I’m Hiring A New Cupid – My Old One Was Fired

I'm hiring a new Cupid - my old one was fired

After many years, many tears and many, many disappointments, I have decided to dismiss my Cupid.

He has definitely not made the right choice. Cupid shot his arrows randomly and made me go through impossible love over and over again. So from now on I will be looking for a new, serious and responsible Cupid – one who will choose my partners with wisdom.

Sighting Cupid

During our lives we have partners who work very well, okay and horrible. In the latter two cases, we tend to think: What seventeen thought that fat, flying baby with blindfold when he made me fall in love with this person?

According to Roman mythology, Cupid is the god of amorous lust (his Greek counterpart is Eros). There are different variants of the story of his origin, but the most well-known says that he is the son of Venus – the goddess of love, beauty and fertility – and Mars – the god of war.

Cupid is represented as a child with wings, with a blindfold over his eyes and armed with a bow and arrow.

Dr. Frances Cohen – psychologist and psychoanalyst – has studied the subject of love and gathered evidence that shows that our brain deactivates mechanisms that cause us to see deficiencies in the other individual at the beginning of an amorous relationship.

The chemical elements that develop during the love phase produce a feeling of euphoria within us that not only makes us feel good, but also deactivates the instincts that allow us to evaluate the other person.

But we can not believe that love is just an emotion, because reason also plays a very important role. You have to think about love in addition to feeling it. You need a very large dose of willpower to maintain and bring a good and loving relationship forward. Love alone is not enough.

Meet halfway

When we walk along the street, sit on the bus or meet someone at a party, we can sometimes feel a special attraction to a person. We may feel “love at first sight.”

Love at first sight is an intense attraction, a captivating passion for someone who changes our emotions and generates an intense feeling of well-being.

A professor at Syracuse University – Stefanie Ortigue – conducted a study in which she proved that the symptoms of someone in love come from inside the brain.

Dr. Ortigue showed that the feeling of love activates twelve areas of the brain, which work together to secrete a large dose of dopamine, oxytocin and adrenaline. All these substances create a feeling of euphoria.

Therefore, love at first sight is not only possible, but also based on body chemistry.

The Argentine psychologist Walter Riso gives us in his book “Manual Para No Morir de Amor: Diez Principios de Supervivencia Afectiva” ten principles for the survival of affection itself. They are as follows:

A broken heart hurts, it hurts immensely, but you have to learn from it and just walk away. Just remember the untamed passion we felt as young people and try to feel what feelings we give each other now: none.

There are no magic pills for heartache, you just have to use strength to counteract the grief.

A relationship with a lover and a relationship with a lover who becomes your spouse are two very different things. And you should think very carefully about what kind of relationship it is in your case.

One of the most important questions you can ask yourself is: Are you able to trust the faithfulness of someone who was once your lover and with whom you now share your life?

Many people find themselves in situations where one of the people lives in constant indecision. In these cases , it is best to do as much distance as possible from him if we want to avoid suffering.

It’s all about managing your relationships in a healthy way, with disconnection.

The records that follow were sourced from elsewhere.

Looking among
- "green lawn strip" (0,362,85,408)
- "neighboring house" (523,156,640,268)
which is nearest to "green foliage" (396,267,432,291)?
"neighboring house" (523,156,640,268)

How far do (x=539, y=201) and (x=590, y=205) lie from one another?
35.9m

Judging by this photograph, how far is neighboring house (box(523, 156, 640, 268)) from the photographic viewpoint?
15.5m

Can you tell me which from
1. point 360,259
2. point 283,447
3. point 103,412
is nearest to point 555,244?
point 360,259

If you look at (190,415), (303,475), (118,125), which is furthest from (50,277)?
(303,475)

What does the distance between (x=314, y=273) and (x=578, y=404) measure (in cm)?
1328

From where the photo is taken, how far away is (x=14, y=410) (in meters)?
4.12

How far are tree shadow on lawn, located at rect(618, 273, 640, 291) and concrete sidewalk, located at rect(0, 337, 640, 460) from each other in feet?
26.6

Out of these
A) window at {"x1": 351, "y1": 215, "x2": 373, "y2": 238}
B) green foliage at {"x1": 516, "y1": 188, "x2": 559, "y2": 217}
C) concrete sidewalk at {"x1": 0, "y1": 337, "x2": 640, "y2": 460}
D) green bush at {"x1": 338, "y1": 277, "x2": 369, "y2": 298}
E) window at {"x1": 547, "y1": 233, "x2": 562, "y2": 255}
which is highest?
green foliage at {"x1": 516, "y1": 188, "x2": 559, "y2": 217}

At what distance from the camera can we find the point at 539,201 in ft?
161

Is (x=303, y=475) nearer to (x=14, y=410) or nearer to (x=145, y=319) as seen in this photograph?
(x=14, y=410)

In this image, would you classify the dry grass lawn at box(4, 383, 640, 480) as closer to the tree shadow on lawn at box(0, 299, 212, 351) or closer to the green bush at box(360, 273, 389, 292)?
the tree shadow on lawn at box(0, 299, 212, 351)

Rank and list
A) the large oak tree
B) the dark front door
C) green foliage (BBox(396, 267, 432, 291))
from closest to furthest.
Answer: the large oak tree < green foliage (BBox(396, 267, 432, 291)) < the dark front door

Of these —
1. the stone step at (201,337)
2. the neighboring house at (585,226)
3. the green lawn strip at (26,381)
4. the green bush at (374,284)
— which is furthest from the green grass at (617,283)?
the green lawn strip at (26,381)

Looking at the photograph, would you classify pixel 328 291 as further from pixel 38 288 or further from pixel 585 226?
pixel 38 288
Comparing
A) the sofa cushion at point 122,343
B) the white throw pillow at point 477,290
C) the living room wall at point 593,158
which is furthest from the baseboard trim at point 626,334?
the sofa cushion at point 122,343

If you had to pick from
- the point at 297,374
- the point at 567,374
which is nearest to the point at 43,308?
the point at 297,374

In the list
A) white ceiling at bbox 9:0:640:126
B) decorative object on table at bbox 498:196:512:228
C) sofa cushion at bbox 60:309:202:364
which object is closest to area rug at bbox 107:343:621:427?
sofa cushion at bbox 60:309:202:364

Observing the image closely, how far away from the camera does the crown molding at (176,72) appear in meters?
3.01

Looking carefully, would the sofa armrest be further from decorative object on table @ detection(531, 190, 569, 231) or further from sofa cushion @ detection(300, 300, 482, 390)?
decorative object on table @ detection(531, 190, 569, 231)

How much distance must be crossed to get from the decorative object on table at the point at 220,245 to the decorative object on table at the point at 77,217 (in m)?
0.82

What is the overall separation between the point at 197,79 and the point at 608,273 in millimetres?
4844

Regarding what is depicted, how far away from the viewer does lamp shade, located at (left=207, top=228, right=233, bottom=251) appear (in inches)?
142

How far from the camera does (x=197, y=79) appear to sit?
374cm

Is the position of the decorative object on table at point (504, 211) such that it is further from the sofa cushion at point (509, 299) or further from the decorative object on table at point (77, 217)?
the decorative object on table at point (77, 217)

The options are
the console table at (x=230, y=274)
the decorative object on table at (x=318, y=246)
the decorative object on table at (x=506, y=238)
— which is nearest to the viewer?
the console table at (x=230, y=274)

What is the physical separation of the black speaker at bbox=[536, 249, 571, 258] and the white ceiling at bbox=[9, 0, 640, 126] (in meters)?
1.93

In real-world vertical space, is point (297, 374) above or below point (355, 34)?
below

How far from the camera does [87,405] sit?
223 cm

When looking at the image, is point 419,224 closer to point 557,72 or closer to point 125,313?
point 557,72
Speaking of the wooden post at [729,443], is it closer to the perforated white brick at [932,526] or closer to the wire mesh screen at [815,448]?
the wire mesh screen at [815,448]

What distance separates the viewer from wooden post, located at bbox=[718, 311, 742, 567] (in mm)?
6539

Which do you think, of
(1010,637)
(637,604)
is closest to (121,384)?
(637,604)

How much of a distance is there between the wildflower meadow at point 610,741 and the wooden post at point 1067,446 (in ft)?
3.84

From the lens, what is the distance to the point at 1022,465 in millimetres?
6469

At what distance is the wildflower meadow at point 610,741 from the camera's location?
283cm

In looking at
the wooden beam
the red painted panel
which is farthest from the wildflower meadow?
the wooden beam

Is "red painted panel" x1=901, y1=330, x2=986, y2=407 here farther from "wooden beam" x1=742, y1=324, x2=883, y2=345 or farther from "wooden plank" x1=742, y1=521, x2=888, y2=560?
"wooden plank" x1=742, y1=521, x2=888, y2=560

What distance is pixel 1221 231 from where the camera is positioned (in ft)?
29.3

It’s about being free to love yourself and at the same time share life with the other person.

Fishing man

Sometimes you are looking for a new person to replace the old one with when you have ended a relationship. This is not a good idea, because it will only make you unhappy and make the other person suffer.

We need to go through our phase of grief, learn and enjoy our loneliness. And only when we are okay again should we start looking for a new relationship.

If you think you have to live in misery for your partner to be happy, then you have a problem. This is usually due to a problem with self-esteem that you should work on in order to have healthy and happy relationships.

You need to ask yourself: Does your partner love you the way he wants you to love him?

If you do not feel well about this or if something worries you, talk about it, communicate it and make the person understand; if not, he or she may not be right for you.

In the first phase of love, as we mentioned earlier, we tend to idealize our partner and not see his shortcomings. But healthy love must be realistic. We should see the person’s shortcomings as well as virtues.

It is possible to feel love at any age, but when there is a big age difference between the parties, the relationship can become more complicated because both people go through different phases of their lives. It is recommended to think about and evaluate all these aspects and to be very realistic in these cases.

We should also learn from breakups; we should learn what we do not want, what we do not like, what makes us feel bad. It is necessary to develop a “no-wisdom”. In other words , we may not know what we want in love, but we should know what we do not want.

Therefore, it is not about replacing Cupid, but rather about changing ourselves to be able to love ourselves and others.